» **Sınama Görevi 1**: Alıntı metne göre Milli Merkez oluşumunun genel sekreterliğini kim yapmaktadır?

» **Alıntı Metin**:
Türkiye’nin düze çıkış yolu var mı?

Milli Merkez oluşumunun genel sekreterliğini yapan Haluk Dural diyor ki “AKP’nin yaklaşan ekonomik krizle gideceği beklentisi doğru değildir. Seçim sonuçlarından sonra ABD resmî açıklamaları, ABD’nin RTE ile devam edeceği yönündedir. ABD’nin RTE’den istediği 2 görev vardır:
1- Suriye ile bir savaş durumu yaratmak,
2-Doğu ve Güneydoğu Anadolu’da Kürdistan devleti inşa etmek.”
Dural, “Bu amaca ulaşana kadar ABD, Türkiye’ye sıcak para akışını sürdürecektir. AKP verilen görevleri yerine getirene kadar, Batı’daki ekonomik kriz Türkiye’ye yansıtılmayacaktır.
Türkiye, Suriye ile sınırlı bir savaşa tutuştuğunda yaşanacak toz duman içinde Kürdistan inşaası kolaylaşacak, itiraz edenler olağanüstü hâl yasaları ile kolayca bertaraf edilecektir. Bu oldu bittilere büyük halk hareketleri ile direnildiğinde ise ülkemizi bir iç savaş beklemektedir” uyarısında bulunuyor.

***

Meselenin kendisi kadar vahim olan bir başka gerçek ise bu genel manzara karşısında Türkiye’nin siyasi umudu olması gereken CHP ve MHP’nin, ciddi bir sonuca ulaşamamasıdır.
Üstelik 2002’den beri her seçimi, ABD’nin verdiği siyasi programı uygulayan AKP kazanmakta, CHP ve MHP, tek başlarına veya birlikte bir iktidar alternatifi oluşturamamaktadır. Onlara biçilen rol, belki de tam da bugünkü konumlarıdır!
Kişisel ekonomik kaygılarını bir kenara bırakarak milletin istiklâlinden endişe etmekte olan insanlar, böyle bir tehdide karşı ne yapmalıdır? Her seçimde, belli bir partinin oyunu artırmaya çalışmak, yürüyüş yapmak, protestoda bulunmak, İnternet’te düzenlenen kampanyalara bir tıklama ile destek vermek yetmiyor... Çünkü bu çabalar, küresel projeleri uygulayan iktidar partisi karşısında sonuç getirmiyor.

***

Peki neden böyle oluyor? Sebebini Allah söyletiyor!

» **Sınama Görevi 2**: Veri satırlarında "From the given list" ifadesini içeren satırdan satırların sonuna kadar olan kısmı, boş satırları atlayarak numaralı liste biçiminde aktarınız.

» **Veri Satırları**:

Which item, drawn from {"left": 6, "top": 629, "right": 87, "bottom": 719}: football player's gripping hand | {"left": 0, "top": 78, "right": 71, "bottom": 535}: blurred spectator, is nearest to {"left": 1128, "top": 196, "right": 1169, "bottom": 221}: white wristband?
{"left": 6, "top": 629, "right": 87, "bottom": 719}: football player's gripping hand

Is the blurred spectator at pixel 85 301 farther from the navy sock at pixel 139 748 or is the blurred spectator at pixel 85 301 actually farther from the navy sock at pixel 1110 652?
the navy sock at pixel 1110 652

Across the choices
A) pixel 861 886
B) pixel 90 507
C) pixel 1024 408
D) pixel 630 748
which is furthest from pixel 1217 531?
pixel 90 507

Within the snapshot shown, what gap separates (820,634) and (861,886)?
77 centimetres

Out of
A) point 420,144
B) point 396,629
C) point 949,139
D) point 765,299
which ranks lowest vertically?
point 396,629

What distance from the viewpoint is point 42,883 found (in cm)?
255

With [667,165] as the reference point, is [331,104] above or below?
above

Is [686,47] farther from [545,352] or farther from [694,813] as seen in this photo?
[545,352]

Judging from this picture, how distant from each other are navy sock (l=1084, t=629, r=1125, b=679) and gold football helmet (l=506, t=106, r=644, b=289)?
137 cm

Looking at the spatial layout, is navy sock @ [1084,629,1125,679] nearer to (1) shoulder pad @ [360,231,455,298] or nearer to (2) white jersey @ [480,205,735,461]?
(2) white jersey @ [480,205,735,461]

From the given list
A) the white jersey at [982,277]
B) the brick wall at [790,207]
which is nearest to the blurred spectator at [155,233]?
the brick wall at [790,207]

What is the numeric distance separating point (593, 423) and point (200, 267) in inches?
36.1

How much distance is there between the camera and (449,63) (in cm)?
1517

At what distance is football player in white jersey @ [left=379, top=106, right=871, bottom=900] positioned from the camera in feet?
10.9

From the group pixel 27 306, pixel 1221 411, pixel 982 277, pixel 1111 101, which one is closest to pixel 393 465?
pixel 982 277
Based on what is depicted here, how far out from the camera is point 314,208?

» **Alıştırma Çıktısı 1**: Haluk Dural.

» **Alıştırma Çıktısı 2**:
1. From the given list
2. A) the white jersey at [982,277]
3. B) the brick wall at [790,207]
4. which is nearest to the blurred spectator at [155,233]?
5. the brick wall at [790,207]
6. What is the numeric distance separating point (593, 423) and point (200, 267) in inches?
7. 36.1
8. How much distance is there between the camera and (449,63) (in cm)?
9. 1517
10. At what distance is football player in white jersey @ [left=379, top=106, right=871, bottom=900] positioned from the camera in feet?
11. 10.9
12. From the group pixel 27 306, pixel 1221 411, pixel 982 277, pixel 1111 101, which one is closest to pixel 393 465?
13. pixel 982 277
14. Based on what is depicted here, how far out from the camera is point 314,208?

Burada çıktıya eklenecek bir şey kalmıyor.